Friday, 11 November 2016

Intuition

I, personally, have a very strong sense of intuition. It occurs in every part of my daily life, such as when I pick an answer for a multiple-choice question or choose what menu I would go for this evening. I don’t think or consider thoroughly about the conditions of each choice I could make, like each of their benefits and drawbacks. All people have times when they can make a decision without any hesitation because they have a feeling that it’d be right. Though it may not always be a right and rational decision, people would probably not change their minds if their inner voice says, “Go for it”. We call this ‘intuition’.
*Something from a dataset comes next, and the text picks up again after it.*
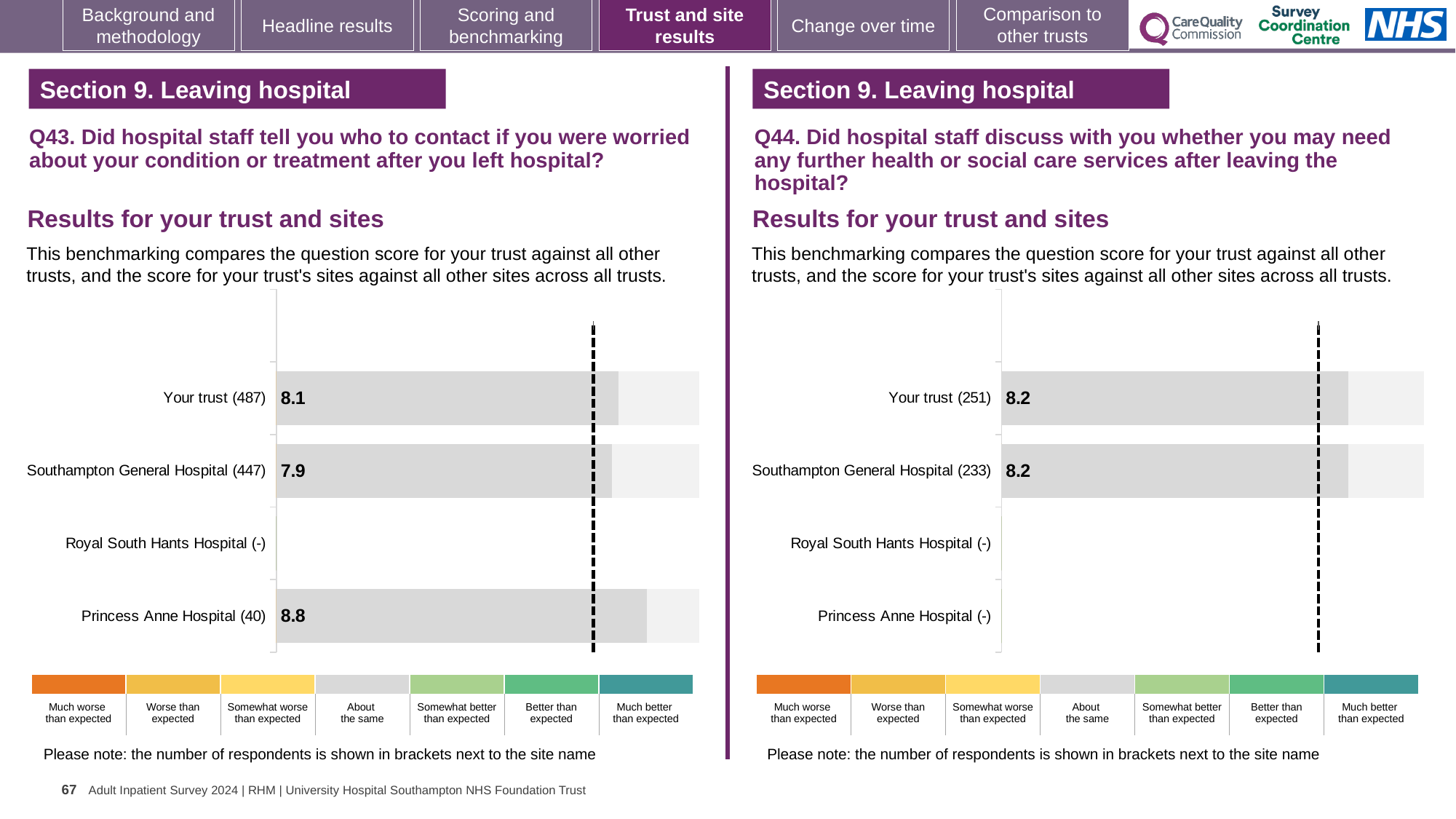
In the Q43 chart on the left, what is the score for Your trust? 8.1 In the Q43 chart on the left, which site has the highest score? Princess Anne Hospital How many rows (categories) are listed on the y axis of the Q44 chart on the right? 4 In the Q44 chart on the right, what is the score for Your trust? 8.2 In the Q44 chart on the right, how many respondents are shown for Your trust? 251 What kind of chart is used in the Q43 chart on the left? Bar chart In the Q43 chart on the left, which of the plotted rows has the lowest score? Southampton General Hospital In the Q43 chart on the left, how many respondents are shown for Princess Anne Hospital? 40 In the Q43 chart on the left, what is the score for Princess Anne Hospital? 8.8 In the Q44 chart on the right, what is the score for Southampton General Hospital? 8.2 In the Q43 chart on the left, what is the difference between the scores for Princess Anne Hospital and Your trust? 0.7 In the Q43 chart on the left, what is the score for Southampton General Hospital? 7.9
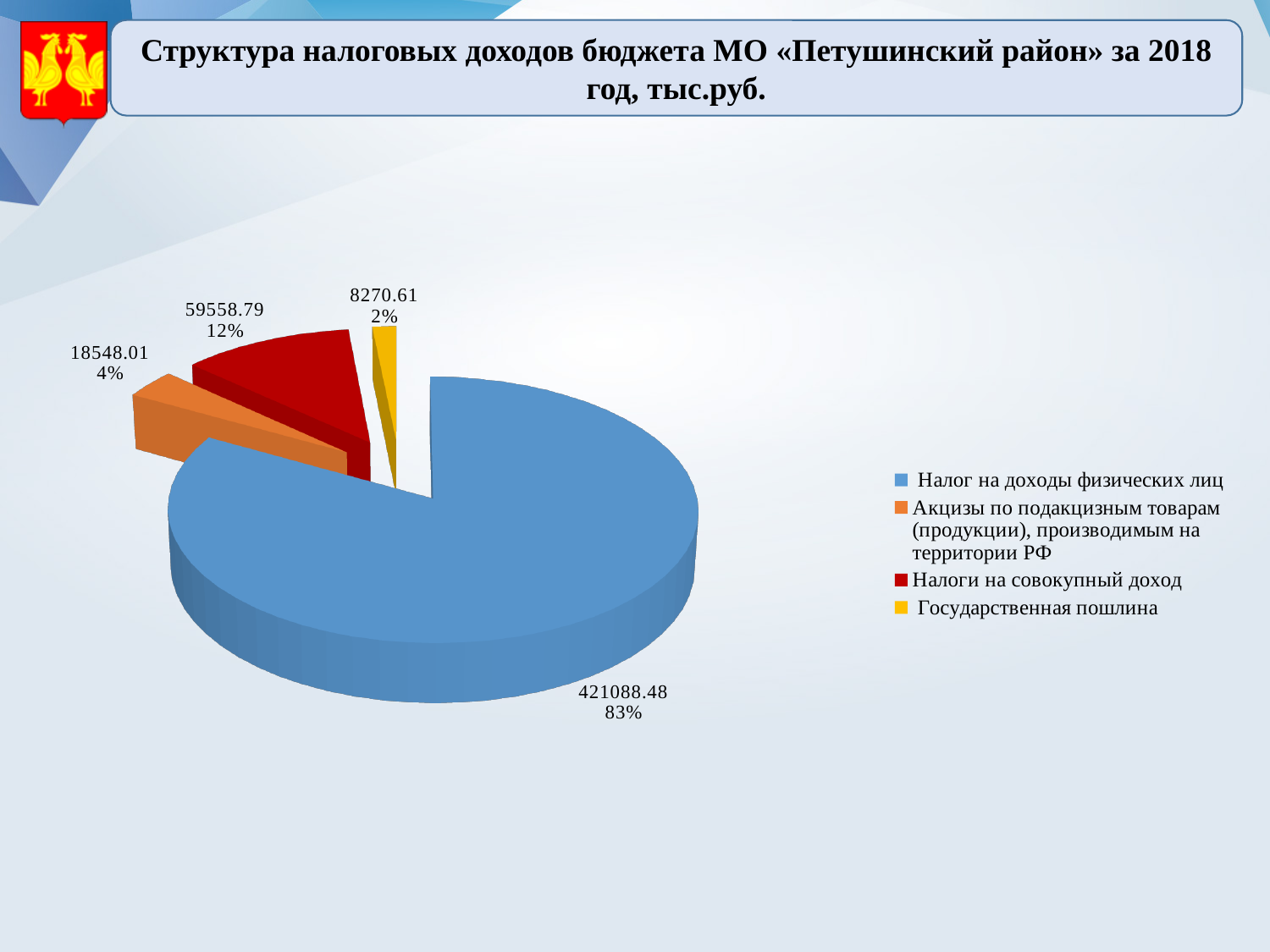
Which is larger: the value for Налоги на совокупный доход or the value for Государственная пошлина? Налоги на совокупный доход Which category has the smallest share of the pie? Государственная пошлина What is the difference between the values for Налоги на совокупный доход and Акцизы по подакцизным товарам (продукции), производимым на территории РФ? 41010.78 What is the value for Акцизы по подакцизным товарам (продукции), производимым на территории РФ? 18548.01 How many categories does the pie chart show? 4 What share of the pie does Акцизы по подакцизным товарам (продукции), производимым на территории РФ represent? 4% What is the value for Налог на доходы физических лиц? 421088.48 Which category has the largest share of the pie? Налог на доходы физических лиц What type of chart is shown on the slide? Pie chart What share of the pie does Налоги на совокупный доход represent? 12% What is the value for Государственная пошлина? 8270.61 What is the value for Налоги на совокупный доход? 59558.79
The Myers–Briggs Type Indicator, also known as MBTI personality test, examines whether the person is extraverted (E) or introverted (I), sensing (S) or intuitive (N), thinking (T) or feeling (F), and judging (J) or perceiving (P). Hence the result can come out 16 different combinations. For me, I was told I was an ENFP person: extraverted, intuitive, feeling and perceiving. To focus on sensing (S) and intuitive (N) factor, it represents the method by which someone perceives information. Sensing means that a person mainly believes information he or she receives directly from the external world. Intuition means that a person believes mainly information he or she receives from the internal or imaginative world. Hence, people who got N would be more likely to go for their own decisions and care not so much about what others say, as the information from their own outweighs that from outer world.